The England team that visits Australia for the next Women’s Ashes “Down Under”, in around about 2026, is likely to be very different to the side that has just suffered a comprehensive defeat in 2022.
By 2026, most of the batters who started this series will have retired – Heather Knight and Lauren Winfield-Hill will be 35, Tammy Beaumont and Danni Wyatt 34, Nat Sciver 33 and Amy Jones 32. Of the bowlers, Katherine Brunt will be 40 and Anya Shrubsole 34.
So what might England look like in 2026?
In the spirit of seeking out a “Next Generation”, I’ve deliberately not included anyone who will be 30 (or older) in 4 years time. But this still leaves us with a team with an average age of 25, and plenty of experience behind them, bearing in mind that all of these players are already playing regional cricket and The Hundred.
- Emma Lamb (Age 28, in 2026)
- Bryony Smith (28)
- Grace Scrivens (22) (Vice Captain)
- Alice Capsey (21)
- Sophia Dunkley (27) (Captain)
- Dani Gibson (24)
- Bess Heath (24) (Wicket Keeper)
- Charlie Dean (25)
- Sophie Ecclestone (26)
- Emily Arlott (27)
- Lauren Bell (25)
Will this be the team in 2026? Almost certainly not – it’s a bit spin-heavy, for starters! And anything could happen. Maybe one of the regional pros currently in their mid-to-late-20s will have a late-career “burst” and step up to international cricket aged 30? Perhaps one of the players listed will be being kept out of the side by a then-18-year-old we’ve currently never head of – the next Alice Capsey, who breaks through in 2024/25? Or, who knows, Katherine Brunt could still be steaming in aged 40, dropping hints about her coming retirement… after one last hurrah at the 2029 World Cup!

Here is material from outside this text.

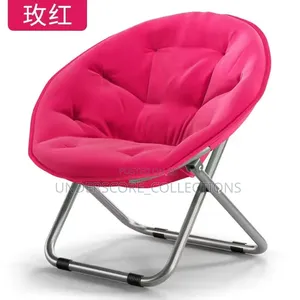 Moon Chair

But the core of the side is likely to look a lot like this, and the important point is that this isn’t just an academic question – this is where we should be focussing our resources and investment in regional cricket over the next 4 years. In particular, let’s make sure that all these players are given proper opportunities in The Hundred, batting up the order and bowling their full quota of balls; perhaps even by tweaking the playing conditions to prevent sides limiting the opportunities of young players, because they’ve got 3 international all-rounders who bat in the top 4 and bowl 60 balls between them?